What you will do >>
A – Please echo everything in the forum thread from "## caverdan (Aug" down to "have good attitudes.".
B – In the forum thread, whose view does Andy H. say he agrees with?

Text excerpt >>
Either way, we all get along pretty well on the river.

Peace,
Ken


----------



## WhiteLightning (Apr 21, 2004)

What's a FIB?


----------



## tellutwurp (Jul 8, 2005)

Illinois is the middle word, I imagine you can figure out the rest.


----------



## COUNT (Jul 5, 2005)

> When I lived in Northern New Mexico we didn't like the Texans


I didn't think anybody liked Texans!?

COUNT


----------



## COUNT (Jul 5, 2005)

Double Post.


----------



## caverdan (Aug 27, 2004)

I've always thought of this issue as an age thing. :shock: Older boaters could care less what part of the state your from, cuss all's good when your on the river. I'll agree that only Texans like Texans. :lol:


----------



## Andy H. (Oct 13, 2003)

I agree with CaverDan. Its pretty seldom that us older folks give a crap about whether the person we're boating with is from the Front Range or them thar hills. After a while you realize that no matter where they're from, the spectrum ranges from real pricks to great folks. The key is to avoid the pricks and surround yourself with folks that have good attitudes.

Dataset excerpts >>
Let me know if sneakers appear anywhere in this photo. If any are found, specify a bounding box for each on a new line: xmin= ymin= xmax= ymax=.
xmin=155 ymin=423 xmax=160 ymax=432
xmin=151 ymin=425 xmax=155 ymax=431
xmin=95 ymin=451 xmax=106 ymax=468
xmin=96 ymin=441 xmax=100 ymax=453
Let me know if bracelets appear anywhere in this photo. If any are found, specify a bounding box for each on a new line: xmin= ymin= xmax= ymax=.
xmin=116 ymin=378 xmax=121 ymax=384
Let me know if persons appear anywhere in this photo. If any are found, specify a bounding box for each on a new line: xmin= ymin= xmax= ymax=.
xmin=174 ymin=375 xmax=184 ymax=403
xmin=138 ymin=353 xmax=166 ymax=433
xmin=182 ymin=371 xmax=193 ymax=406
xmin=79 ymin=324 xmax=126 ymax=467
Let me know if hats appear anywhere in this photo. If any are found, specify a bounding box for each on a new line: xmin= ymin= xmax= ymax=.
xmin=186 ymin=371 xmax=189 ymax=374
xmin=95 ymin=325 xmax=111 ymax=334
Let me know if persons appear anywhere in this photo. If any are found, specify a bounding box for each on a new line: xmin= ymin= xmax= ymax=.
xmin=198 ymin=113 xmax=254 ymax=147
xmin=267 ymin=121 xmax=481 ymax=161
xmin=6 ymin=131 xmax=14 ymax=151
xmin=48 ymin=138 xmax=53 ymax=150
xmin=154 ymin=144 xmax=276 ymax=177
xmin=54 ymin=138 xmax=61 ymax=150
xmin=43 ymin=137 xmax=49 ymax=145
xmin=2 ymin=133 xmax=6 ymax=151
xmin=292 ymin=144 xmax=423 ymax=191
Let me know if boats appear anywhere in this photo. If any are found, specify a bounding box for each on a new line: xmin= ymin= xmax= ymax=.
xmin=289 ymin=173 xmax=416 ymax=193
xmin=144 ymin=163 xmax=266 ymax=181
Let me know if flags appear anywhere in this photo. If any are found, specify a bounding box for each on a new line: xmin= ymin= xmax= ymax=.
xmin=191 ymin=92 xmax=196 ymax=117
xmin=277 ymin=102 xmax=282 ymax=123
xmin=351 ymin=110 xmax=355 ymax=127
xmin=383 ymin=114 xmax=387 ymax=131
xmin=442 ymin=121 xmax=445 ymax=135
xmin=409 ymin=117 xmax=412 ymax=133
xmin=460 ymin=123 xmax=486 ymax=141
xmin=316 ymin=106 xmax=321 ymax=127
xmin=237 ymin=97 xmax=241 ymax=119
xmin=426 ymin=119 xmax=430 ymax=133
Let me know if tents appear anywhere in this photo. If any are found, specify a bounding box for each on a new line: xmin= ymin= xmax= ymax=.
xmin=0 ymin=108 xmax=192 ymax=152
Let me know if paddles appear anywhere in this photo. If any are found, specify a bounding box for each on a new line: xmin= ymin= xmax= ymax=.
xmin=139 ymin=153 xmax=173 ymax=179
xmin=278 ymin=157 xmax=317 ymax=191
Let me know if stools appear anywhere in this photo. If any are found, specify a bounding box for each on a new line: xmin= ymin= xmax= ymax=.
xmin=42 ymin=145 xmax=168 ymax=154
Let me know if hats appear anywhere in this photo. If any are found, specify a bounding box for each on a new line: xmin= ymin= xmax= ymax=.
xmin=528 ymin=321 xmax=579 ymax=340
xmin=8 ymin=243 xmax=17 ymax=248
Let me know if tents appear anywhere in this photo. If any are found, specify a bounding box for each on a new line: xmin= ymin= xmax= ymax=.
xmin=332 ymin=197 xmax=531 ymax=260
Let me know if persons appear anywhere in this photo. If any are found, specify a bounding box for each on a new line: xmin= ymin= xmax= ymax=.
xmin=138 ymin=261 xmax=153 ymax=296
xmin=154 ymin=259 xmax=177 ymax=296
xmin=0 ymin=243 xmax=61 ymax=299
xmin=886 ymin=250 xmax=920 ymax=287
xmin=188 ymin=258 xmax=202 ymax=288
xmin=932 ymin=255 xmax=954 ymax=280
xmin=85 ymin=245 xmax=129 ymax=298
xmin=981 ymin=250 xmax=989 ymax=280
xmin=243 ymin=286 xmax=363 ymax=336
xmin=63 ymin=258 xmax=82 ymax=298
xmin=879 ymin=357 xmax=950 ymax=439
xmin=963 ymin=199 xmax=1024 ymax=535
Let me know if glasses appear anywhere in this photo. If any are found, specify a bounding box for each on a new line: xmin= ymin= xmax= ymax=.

Solutions in order >>
A –
## caverdan (Aug 27, 2004)

I've always thought of this issue as an age thing. :shock: Older boaters could care less what part of the state your from, cuss all's good when your on the river. I'll agree that only Texans like Texans. :lol:


----------



## Andy H. (Oct 13, 2003)

I agree with CaverDan. Its pretty seldom that us older folks give a crap about whether the person we're boating with is from the Front Range or them thar hills. After a while you realize that no matter where they're from, the spectrum ranges from real pricks to great folks. The key is to avoid the pricks and surround yourself with folks that have good attitudes.

B – CaverDan's.